• _Exercise requirements_: Since each line must match the original, copy out the records with no differences at all.

• _Data for review_:

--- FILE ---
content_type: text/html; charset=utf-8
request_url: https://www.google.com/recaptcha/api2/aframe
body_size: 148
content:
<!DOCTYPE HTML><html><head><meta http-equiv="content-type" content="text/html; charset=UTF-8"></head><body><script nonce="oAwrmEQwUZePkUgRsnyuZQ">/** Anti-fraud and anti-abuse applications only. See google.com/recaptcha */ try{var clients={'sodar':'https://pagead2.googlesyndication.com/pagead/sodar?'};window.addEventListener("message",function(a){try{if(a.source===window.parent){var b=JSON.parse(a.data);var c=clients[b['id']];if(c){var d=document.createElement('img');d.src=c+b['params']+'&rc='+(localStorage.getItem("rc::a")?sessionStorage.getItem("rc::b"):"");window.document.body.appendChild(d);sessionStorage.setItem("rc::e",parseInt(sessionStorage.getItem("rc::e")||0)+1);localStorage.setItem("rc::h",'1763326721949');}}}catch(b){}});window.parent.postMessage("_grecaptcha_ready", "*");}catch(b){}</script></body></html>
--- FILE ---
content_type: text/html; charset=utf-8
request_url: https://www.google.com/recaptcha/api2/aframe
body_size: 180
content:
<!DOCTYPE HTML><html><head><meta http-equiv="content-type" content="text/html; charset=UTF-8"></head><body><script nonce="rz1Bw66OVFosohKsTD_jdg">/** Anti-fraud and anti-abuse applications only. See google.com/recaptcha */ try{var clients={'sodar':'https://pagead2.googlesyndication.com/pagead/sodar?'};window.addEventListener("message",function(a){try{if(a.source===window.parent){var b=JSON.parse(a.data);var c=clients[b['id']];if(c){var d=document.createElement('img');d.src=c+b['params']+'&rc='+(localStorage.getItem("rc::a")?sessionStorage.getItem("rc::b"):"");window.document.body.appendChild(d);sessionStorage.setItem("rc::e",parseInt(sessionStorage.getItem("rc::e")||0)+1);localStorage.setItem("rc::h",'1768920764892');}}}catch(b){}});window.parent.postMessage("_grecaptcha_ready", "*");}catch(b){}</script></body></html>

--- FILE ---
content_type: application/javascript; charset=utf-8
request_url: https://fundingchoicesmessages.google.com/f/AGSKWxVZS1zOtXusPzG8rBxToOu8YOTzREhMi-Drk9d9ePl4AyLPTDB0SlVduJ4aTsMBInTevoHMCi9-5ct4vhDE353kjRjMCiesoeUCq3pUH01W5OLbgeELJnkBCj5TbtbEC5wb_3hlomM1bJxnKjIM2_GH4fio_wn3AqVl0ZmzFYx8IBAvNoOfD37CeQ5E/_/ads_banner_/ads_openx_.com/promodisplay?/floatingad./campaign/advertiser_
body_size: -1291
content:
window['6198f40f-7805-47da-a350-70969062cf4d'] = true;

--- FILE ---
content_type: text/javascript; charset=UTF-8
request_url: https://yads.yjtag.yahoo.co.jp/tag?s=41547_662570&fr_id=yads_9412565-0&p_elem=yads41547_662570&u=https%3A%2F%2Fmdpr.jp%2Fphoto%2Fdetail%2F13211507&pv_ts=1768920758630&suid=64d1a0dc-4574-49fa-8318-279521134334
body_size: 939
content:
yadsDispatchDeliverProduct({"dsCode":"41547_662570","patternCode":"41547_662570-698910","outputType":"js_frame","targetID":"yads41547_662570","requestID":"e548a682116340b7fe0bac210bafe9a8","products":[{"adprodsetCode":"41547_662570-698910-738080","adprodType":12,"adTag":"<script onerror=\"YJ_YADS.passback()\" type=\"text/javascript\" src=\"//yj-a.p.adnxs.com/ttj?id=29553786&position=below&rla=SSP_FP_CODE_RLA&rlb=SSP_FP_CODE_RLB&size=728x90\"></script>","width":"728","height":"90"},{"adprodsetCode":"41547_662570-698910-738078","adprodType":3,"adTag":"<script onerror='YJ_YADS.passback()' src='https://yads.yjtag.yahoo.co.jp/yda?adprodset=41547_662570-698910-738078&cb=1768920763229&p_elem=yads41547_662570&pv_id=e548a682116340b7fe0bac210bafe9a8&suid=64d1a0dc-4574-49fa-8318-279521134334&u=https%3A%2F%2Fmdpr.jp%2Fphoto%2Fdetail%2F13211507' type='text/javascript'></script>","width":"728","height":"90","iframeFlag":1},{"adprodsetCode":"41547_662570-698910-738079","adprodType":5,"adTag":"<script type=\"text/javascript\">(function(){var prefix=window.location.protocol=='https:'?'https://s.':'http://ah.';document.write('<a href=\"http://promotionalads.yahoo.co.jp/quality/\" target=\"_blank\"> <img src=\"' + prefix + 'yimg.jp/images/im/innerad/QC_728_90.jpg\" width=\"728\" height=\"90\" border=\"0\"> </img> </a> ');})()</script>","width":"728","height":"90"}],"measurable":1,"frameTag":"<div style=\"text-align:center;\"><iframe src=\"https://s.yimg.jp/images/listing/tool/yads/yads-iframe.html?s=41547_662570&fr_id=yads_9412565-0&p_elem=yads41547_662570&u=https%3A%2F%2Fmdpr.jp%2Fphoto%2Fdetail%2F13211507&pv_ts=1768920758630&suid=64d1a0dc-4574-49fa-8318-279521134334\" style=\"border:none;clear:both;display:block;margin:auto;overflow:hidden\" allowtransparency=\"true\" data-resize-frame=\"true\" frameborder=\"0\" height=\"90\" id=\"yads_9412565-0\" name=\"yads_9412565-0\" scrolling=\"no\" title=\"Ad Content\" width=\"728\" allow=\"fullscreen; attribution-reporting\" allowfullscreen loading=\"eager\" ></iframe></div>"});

• _Exercise solution_:
--- FILE ---
content_type: text/html; charset=utf-8
request_url: https://www.google.com/recaptcha/api2/aframe
body_size: 148
content:
<!DOCTYPE HTML><html><head><meta http-equiv="content-type" content="text/html; charset=UTF-8"></head><body><script nonce="oAwrmEQwUZePkUgRsnyuZQ">/** Anti-fraud and anti-abuse applications only. See google.com/recaptcha */ try{var clients={'sodar':'https://pagead2.googlesyndication.com/pagead/sodar?'};window.addEventListener("message",function(a){try{if(a.source===window.parent){var b=JSON.parse(a.data);var c=clients[b['id']];if(c){var d=document.createElement('img');d.src=c+b['params']+'&rc='+(localStorage.getItem("rc::a")?sessionStorage.getItem("rc::b"):"");window.document.body.appendChild(d);sessionStorage.setItem("rc::e",parseInt(sessionStorage.getItem("rc::e")||0)+1);localStorage.setItem("rc::h",'1763326721949');}}}catch(b){}});window.parent.postMessage("_grecaptcha_ready", "*");}catch(b){}</script></body></html>
--- FILE ---
content_type: text/html; charset=utf-8
request_url: https://www.google.com/recaptcha/api2/aframe
body_size: 180
content:
<!DOCTYPE HTML><html><head><meta http-equiv="content-type" content="text/html; charset=UTF-8"></head><body><script nonce="rz1Bw66OVFosohKsTD_jdg">/** Anti-fraud and anti-abuse applications only. See google.com/recaptcha */ try{var clients={'sodar':'https://pagead2.googlesyndication.com/pagead/sodar?'};window.addEventListener("message",function(a){try{if(a.source===window.parent){var b=JSON.parse(a.data);var c=clients[b['id']];if(c){var d=document.createElement('img');d.src=c+b['params']+'&rc='+(localStorage.getItem("rc::a")?sessionStorage.getItem("rc::b"):"");window.document.body.appendChild(d);sessionStorage.setItem("rc::e",parseInt(sessionStorage.getItem("rc::e")||0)+1);localStorage.setItem("rc::h",'1768920764892');}}}catch(b){}});window.parent.postMessage("_grecaptcha_ready", "*");}catch(b){}</script></body></html>

--- FILE ---
content_type: application/javascript; charset=utf-8
request_url: https://fundingchoicesmessages.google.com/f/AGSKWxVZS1zOtXusPzG8rBxToOu8YOTzREhMi-Drk9d9ePl4AyLPTDB0SlVduJ4aTsMBInTevoHMCi9-5ct4vhDE353kjRjMCiesoeUCq3pUH01W5OLbgeELJnkBCj5TbtbEC5wb_3hlomM1bJxnKjIM2_GH4fio_wn3AqVl0ZmzFYx8IBAvNoOfD37CeQ5E/_/ads_banner_/ads_openx_.com/promodisplay?/floatingad./campaign/advertiser_
body_size: -1291
content:
window['6198f40f-7805-47da-a350-70969062cf4d'] = true;

--- FILE ---
content_type: text/javascript; charset=UTF-8
request_url: https://yads.yjtag.yahoo.co.jp/tag?s=41547_662570&fr_id=yads_9412565-0&p_elem=yads41547_662570&u=https%3A%2F%2Fmdpr.jp%2Fphoto%2Fdetail%2F13211507&pv_ts=1768920758630&suid=64d1a0dc-4574-49fa-8318-279521134334
body_size: 939
content:
yadsDispatchDeliverProduct({"dsCode":"41547_662570","patternCode":"41547_662570-698910","outputType":"js_frame","targetID":"yads41547_662570","requestID":"e548a682116340b7fe0bac210bafe9a8","products":[{"adprodsetCode":"41547_662570-698910-738080","adprodType":12,"adTag":"<script onerror=\"YJ_YADS.passback()\" type=\"text/javascript\" src=\"//yj-a.p.adnxs.com/ttj?id=29553786&position=below&rla=SSP_FP_CODE_RLA&rlb=SSP_FP_CODE_RLB&size=728x90\"></script>","width":"728","height":"90"},{"adprodsetCode":"41547_662570-698910-738078","adprodType":3,"adTag":"<script onerror='YJ_YADS.passback()' src='https://yads.yjtag.yahoo.co.jp/yda?adprodset=41547_662570-698910-738078&cb=1768920763229&p_elem=yads41547_662570&pv_id=e548a682116340b7fe0bac210bafe9a8&suid=64d1a0dc-4574-49fa-8318-279521134334&u=https%3A%2F%2Fmdpr.jp%2Fphoto%2Fdetail%2F13211507' type='text/javascript'></script>","width":"728","height":"90","iframeFlag":1},{"adprodsetCode":"41547_662570-698910-738079","adprodType":5,"adTag":"<script type=\"text/javascript\">(function(){var prefix=window.location.protocol=='https:'?'https://s.':'http://ah.';document.write('<a href=\"http://promotionalads.yahoo.co.jp/quality/\" target=\"_blank\"> <img src=\"' + prefix + 'yimg.jp/images/im/innerad/QC_728_90.jpg\" width=\"728\" height=\"90\" border=\"0\"> </img> </a> ');})()</script>","width":"728","height":"90"}],"measurable":1,"frameTag":"<div style=\"text-align:center;\"><iframe src=\"https://s.yimg.jp/images/listing/tool/yads/yads-iframe.html?s=41547_662570&fr_id=yads_9412565-0&p_elem=yads41547_662570&u=https%3A%2F%2Fmdpr.jp%2Fphoto%2Fdetail%2F13211507&pv_ts=1768920758630&suid=64d1a0dc-4574-49fa-8318-279521134334\" style=\"border:none;clear:both;display:block;margin:auto;overflow:hidden\" allowtransparency=\"true\" data-resize-frame=\"true\" frameborder=\"0\" height=\"90\" id=\"yads_9412565-0\" name=\"yads_9412565-0\" scrolling=\"no\" title=\"Ad Content\" width=\"728\" allow=\"fullscreen; attribution-reporting\" allowfullscreen loading=\"eager\" ></iframe></div>"});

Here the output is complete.